Uno de los hechos que caracteriza al mundo moderno es la creciente participación de la mujer en el mercado de trabajo, que si bien en sus comienzos se vio motivada, básicamente, por razones de índole económica, actualmente también se manifiesta como una búsqueda de realización personal que merece ser protegida y facilitada, como cualquier derecho humano básico.
En los albores de su integración al mundo del trabajo la mujer deja el hogar y el taller doméstico para incorporarse a la producción industrial es considerada mano de obra marginal, más necesitada, menos calificada y peor remunerada que el hombre, lo que produjo una creciente corriente legislativa, expresiva de la aplicación del principio protectorio a su situación de desventaja, para compensarla, que desde la mitad del siglo pasado tendió a establecerle condiciones especiales de trabajo en determinadas y puntuales circunstancias.

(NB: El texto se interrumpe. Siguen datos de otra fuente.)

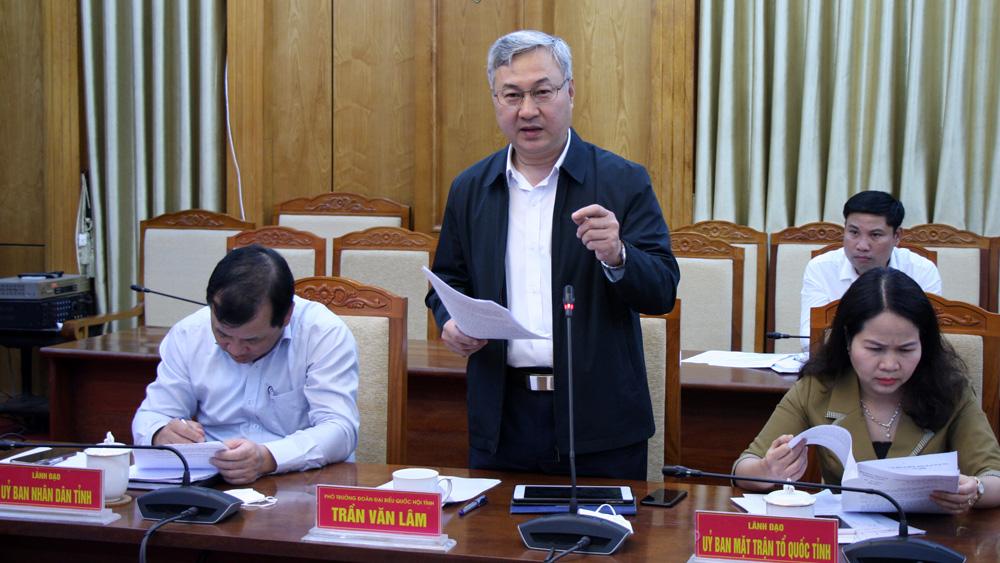 Đồng chí Trần Văn Lâm nêu ý kiến về dự thảo báo cáo tổng kết của HĐND tỉnh nhiệm kỳ 2016-2021.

Si damos una rápida mirada hacia atrás nos muestra que ya desde la mitad del siglo pasado, e incluso antes, como ya lo mencionara, se originó esta firme corriente legislativa destinada a acordar a la mujer con condiciones especiales de trabajo, expresando de tal modo los primeros despliegues del principio protectorio relacionados con su particular situación. En tal sentido se la excluyó de trabajos peligrosos, fatigosos o insalubres, se prohibió su trabajo nocturno, se la protegió particularmente en razón de la maternidad y el matrimonio y se afirmó el principio de no discriminación respecto de la situación laboral del hombre. Muchas de estas normas están contenidas en los Códigos del Trabajo de nuestros países, en las leyes antidiscriminatorias dictadas posteriormente y en convenios y recomendaciones de la OIT -sobre los que más adelante volveré- pero hace ya un tiempo, no muy lejano, el paradigma central de la cuestión ha cambiado puesto que SE HA PASADO DE LA PROTECCIÓN DE LA MUJER A LA PROMOCIÓN DE LA IGUALDAD sin discriminación de sexo.